Four or more years left
F Kyle connor ($ 7.142 billion until 2025-2026)
F Adam lowry ($ 3.25 billion until 2025-2026)
F Nikolaj Ehlers ($ 6 billion until 2024-25)
D Josh Morrissey ($ 6.25 billion until 2027-2028)
D Neal pionk ($ 5.85 billion until 2024-25)
D Nate schmidt ($ 5.95 billion until 2024-25)
Connor just finished his fourth straight season of 50 or more points, an impressive feat considering there have only been 56 games in 2020-21. He has become a legitimate leading winger and is paid a little less than a leading winger would typically be paid in the open market. Ehlers hasn’t been able to produce as consistently as Connor, but has shown flashes of first-line ability and fits well in second-line otherwise. They get good value with it. Lowry opted for stability over what almost assuredly would have been a larger unrestricted free agency deal, giving Winnipeg a quality third center at a below-market cost. There is no problem with the long term contracts they have up front.

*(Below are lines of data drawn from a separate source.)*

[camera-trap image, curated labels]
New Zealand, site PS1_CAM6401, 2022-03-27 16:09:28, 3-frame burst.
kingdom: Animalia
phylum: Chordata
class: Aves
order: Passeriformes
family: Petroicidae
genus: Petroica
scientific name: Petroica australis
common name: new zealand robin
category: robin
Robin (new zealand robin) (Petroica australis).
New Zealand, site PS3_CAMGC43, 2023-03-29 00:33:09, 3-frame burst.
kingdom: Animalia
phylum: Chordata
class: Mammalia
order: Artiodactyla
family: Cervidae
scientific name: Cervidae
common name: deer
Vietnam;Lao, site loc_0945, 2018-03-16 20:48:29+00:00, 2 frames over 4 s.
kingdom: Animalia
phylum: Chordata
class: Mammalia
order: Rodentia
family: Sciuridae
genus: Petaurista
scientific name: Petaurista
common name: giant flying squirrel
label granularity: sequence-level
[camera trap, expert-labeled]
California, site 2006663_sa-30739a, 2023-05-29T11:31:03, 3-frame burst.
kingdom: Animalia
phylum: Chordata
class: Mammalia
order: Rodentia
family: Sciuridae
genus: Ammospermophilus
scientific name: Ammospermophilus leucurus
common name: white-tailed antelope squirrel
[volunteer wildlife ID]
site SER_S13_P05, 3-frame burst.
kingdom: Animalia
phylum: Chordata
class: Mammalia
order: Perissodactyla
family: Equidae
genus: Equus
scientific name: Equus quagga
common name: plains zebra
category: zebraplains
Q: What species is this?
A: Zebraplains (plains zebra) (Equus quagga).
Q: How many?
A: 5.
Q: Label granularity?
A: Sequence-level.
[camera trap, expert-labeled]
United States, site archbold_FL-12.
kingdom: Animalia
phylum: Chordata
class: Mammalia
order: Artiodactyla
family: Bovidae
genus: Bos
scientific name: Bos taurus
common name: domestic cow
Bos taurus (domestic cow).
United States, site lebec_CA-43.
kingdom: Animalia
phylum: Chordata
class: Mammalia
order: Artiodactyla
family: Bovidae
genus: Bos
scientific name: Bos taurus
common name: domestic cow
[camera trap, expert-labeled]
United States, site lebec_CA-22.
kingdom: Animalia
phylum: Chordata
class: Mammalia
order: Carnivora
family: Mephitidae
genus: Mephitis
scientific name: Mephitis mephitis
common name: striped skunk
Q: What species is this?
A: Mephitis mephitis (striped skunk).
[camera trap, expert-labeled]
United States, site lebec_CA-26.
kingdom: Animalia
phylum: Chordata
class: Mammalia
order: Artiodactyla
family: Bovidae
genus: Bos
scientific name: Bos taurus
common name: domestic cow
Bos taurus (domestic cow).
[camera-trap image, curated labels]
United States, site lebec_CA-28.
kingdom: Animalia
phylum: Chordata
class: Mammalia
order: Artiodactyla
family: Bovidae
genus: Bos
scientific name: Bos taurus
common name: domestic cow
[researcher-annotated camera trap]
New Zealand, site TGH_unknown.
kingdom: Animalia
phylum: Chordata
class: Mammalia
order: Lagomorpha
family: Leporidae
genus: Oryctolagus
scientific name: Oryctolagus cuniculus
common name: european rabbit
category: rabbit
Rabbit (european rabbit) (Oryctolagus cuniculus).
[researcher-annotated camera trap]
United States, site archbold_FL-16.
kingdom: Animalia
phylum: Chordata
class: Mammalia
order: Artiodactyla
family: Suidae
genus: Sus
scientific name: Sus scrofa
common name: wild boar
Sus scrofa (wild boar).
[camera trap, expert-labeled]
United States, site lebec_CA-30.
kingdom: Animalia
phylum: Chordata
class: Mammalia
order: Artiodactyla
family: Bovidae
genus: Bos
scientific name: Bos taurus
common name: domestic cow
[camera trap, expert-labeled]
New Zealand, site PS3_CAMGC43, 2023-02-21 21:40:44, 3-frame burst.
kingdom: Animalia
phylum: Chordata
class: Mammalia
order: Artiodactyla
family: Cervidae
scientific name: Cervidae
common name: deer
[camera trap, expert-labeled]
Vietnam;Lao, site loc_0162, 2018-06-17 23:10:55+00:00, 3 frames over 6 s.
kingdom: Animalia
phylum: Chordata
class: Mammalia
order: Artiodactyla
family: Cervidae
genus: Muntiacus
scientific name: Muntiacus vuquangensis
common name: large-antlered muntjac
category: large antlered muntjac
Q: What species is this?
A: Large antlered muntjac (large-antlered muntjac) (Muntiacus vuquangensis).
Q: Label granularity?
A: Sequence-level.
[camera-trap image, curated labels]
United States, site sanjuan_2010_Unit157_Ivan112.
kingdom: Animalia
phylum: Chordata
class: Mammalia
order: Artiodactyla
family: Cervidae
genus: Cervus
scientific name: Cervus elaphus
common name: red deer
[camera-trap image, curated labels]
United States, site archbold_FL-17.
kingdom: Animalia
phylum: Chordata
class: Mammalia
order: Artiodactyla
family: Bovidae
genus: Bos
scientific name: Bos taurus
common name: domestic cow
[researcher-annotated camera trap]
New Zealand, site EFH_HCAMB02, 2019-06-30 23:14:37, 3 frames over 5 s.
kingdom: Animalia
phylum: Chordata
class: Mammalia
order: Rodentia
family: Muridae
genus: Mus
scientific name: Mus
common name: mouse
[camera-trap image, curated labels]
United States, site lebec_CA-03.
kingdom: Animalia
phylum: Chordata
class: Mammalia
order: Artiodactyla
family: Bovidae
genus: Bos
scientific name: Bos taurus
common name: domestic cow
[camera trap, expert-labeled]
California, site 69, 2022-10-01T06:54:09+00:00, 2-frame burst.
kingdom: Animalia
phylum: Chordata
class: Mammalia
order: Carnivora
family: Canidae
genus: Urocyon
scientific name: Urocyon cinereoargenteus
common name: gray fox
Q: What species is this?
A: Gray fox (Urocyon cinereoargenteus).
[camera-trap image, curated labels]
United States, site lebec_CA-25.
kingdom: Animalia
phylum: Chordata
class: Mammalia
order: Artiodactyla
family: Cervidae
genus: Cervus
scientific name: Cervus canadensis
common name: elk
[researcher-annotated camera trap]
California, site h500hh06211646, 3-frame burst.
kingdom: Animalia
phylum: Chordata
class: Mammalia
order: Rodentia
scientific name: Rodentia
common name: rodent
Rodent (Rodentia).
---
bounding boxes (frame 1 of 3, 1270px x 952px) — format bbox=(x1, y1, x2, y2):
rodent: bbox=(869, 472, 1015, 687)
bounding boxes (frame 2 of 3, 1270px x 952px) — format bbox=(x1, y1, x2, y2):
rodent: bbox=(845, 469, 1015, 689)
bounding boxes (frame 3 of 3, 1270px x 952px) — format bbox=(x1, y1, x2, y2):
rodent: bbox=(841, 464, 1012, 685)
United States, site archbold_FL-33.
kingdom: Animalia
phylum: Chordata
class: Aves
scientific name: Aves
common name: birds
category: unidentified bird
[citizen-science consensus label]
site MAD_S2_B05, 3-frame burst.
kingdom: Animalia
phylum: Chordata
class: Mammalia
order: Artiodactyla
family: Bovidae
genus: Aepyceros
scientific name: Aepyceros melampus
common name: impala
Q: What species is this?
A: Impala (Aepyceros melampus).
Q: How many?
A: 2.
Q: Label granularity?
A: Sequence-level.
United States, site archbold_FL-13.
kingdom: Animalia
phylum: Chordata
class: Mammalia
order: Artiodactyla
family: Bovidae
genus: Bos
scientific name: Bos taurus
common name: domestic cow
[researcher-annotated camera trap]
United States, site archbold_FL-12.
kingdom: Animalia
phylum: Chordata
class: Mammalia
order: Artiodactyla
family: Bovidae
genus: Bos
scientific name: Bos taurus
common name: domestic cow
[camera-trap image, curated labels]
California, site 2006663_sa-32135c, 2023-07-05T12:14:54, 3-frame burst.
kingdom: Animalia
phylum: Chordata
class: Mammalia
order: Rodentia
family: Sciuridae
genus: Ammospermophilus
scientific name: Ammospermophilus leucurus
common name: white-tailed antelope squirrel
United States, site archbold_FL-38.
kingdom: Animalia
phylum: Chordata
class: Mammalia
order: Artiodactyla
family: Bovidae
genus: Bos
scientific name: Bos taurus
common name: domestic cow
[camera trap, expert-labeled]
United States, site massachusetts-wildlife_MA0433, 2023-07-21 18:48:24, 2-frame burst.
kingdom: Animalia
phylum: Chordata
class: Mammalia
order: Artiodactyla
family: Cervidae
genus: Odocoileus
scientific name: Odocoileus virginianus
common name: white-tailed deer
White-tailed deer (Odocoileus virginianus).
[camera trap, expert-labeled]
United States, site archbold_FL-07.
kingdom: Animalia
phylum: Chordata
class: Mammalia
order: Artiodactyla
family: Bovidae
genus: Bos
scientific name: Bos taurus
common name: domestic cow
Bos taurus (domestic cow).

The same may be said on the back. Morrissey is not a true number one defender, but neither is he paid as one. He’s better suited as a number two defender and that’s what he’s paid for. Pionk has impressed since joining Rangers, taking his attacking game to another level and establishing himself as a solid top-four option as well. As for Schmidt, he was Vegas but struggled in Vancouver last season, allowing Winnipeg to take him back for a third-round pick only. If he returns to his previous form, he’ll be a big pickup for the Jets and bring some value to his deal. If he doesn’t, it’s a contract that could be problematic in the years to come.
Salary transactions retained
Still to sign
Best value: Scheifele
Worst value: Roller
For next season, the roster is basically what it is at this point, aside from needing to move a defender and maybe try to upgrade minimum wage players. Winnipeg is capped and since they’ll be using LTIR all season, they won’t be able to set aside space to try to add someone closer to the trade deadline. Most of Cheveldayoff’s work is done.
The 2022 offseason will be interesting as they will have around $ 20 million in the bedroom (after supporting Little’s contract), but will essentially try to sign almost half of a roster as they will only have a dozen or so. contract players. Dubois and Copp (if re-signed) will occupy almost half of this space. As a result, expect Winnipeg to have a similar roster at the back of the roster for a while, where the bottom spots are essentially interchangeable with minimum wage players.
They have committed to this core roster for the foreseeable future and there will be no wiggle room to supplement it with other proven parts. Only time will tell if this base group that has been strengthened by the defensive upgrades is good enough to run in the West.
Photo courtesy of USA Today Sports Images.